The phototransistor detector is a current-output device. A typical application circuit involves connecting a load resistor (R_L) between the collector and the supply voltage (V_CC), with the emitter connected to ground. The output signal is taken from the collector node. The value of R_L influences the gain, bandwidth, and output voltage swing. The datasheet provides test conditions using R_L=1kΩ. For the IR emitter (if actively driven), it is crucial to use a series current-limiting resistor for each LED to ensure uniform intensity and prevent current hogging, as the forward voltage (V_f) can vary between devices. Driving LEDs in parallel without individual resistors is not recommended.

7.3 Design Considerations

Designers must consider the device's viewing angle (implied by the dome lens), sensitivity to the 940nm wavelength, and switching speed relative to their application's data rate.

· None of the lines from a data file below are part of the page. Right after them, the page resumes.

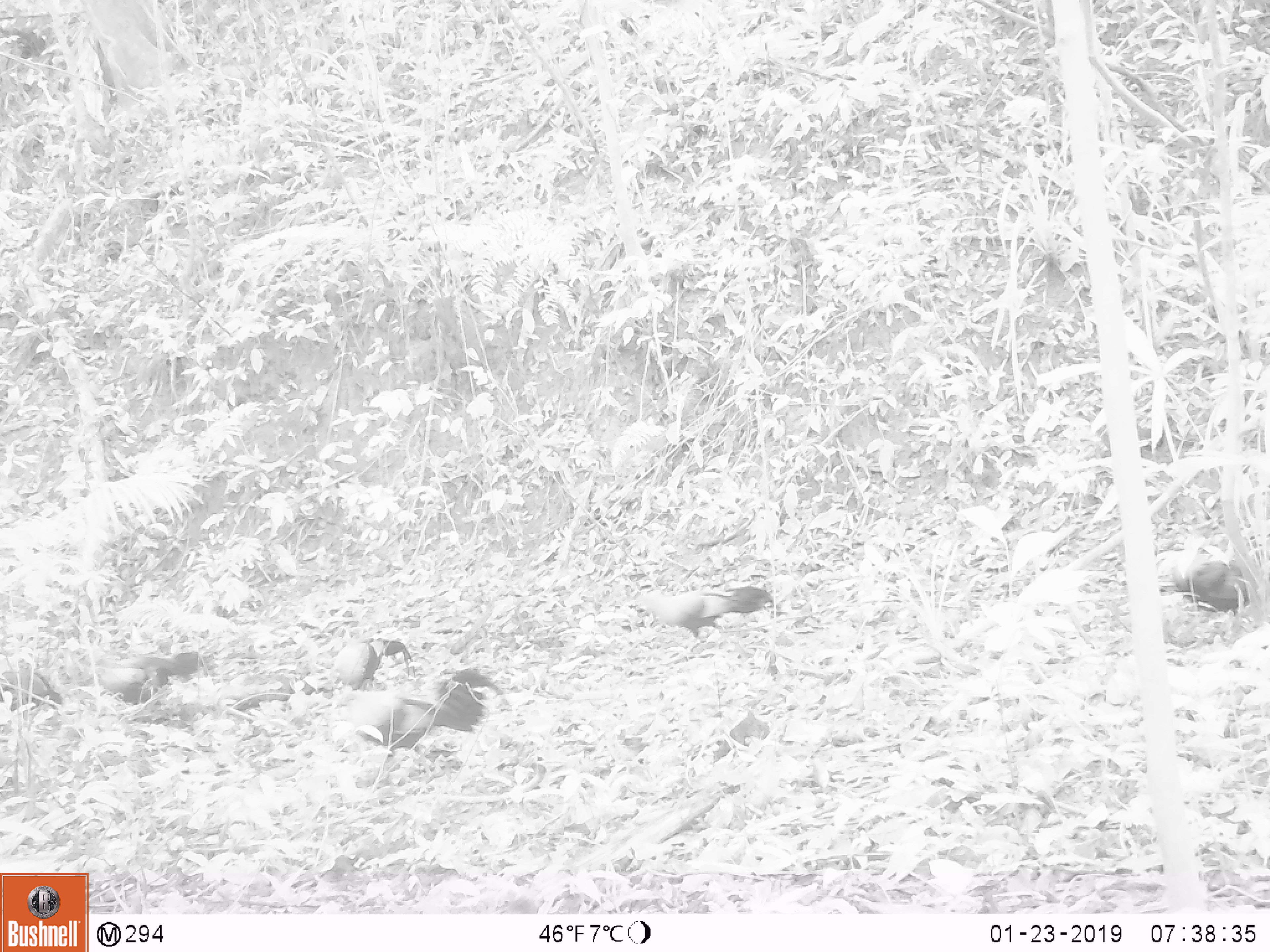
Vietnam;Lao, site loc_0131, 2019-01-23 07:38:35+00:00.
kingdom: Animalia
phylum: Chordata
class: Aves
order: Galliformes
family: Phasianidae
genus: Gallus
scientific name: Gallus gallus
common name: red junglefowl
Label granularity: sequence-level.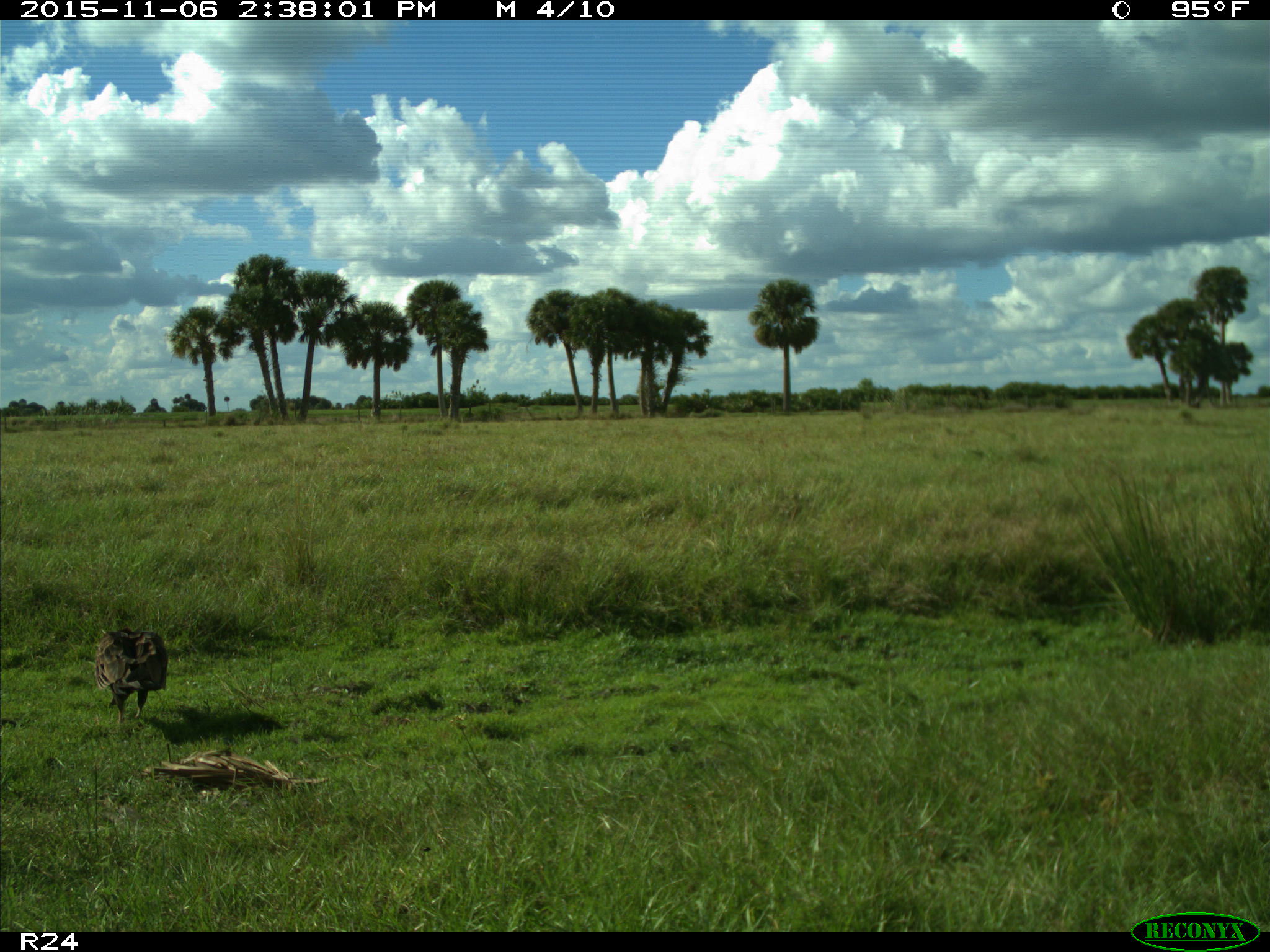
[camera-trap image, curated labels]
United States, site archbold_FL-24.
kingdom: Animalia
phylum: Chordata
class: Aves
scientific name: Aves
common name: birds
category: unidentified bird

Ambient light immunity can be a concern; while the black lens helps, optical filtering or modulation of the IR source may be necessary in high-ambient-light environments. The placement on the PCB must align with the mechanical outline and suggested pad dimensions to ensure proper soldering and alignment for sensing.

8. Cautions and Reliability Notes

The product is intended for standard electronic equipment. For applications requiring exceptional reliability where failure could risk life or health (e.g., medical, aviation, transportation), specific consultation and qualification are necessary. The specifications and product appearance are subject to change without notice for product improvement.

9. Principle of Operation

The device operates on the principle of photoelectric effect in semiconductors. The infrared emitter is typically a Gallium Arsenide (GaAs) or similar material Light Emitting Diode (LED) that emits photons at a peak wavelength around 940nm when forward biased. The detector is a silicon phototransistor. When photons from the emitter (or another IR source) strike the base region of the phototransistor, they generate electron-hole pairs. This photogenerated current acts as a base current, which is then amplified by the transistor's current gain (β), resulting in a much larger collector current. This change in collector current in response to IR light is the fundamental sensing mechanism. The integrated package aligns the emitter and detector optically for reflective sensing modes, where an object reflects the emitted light back to the detector.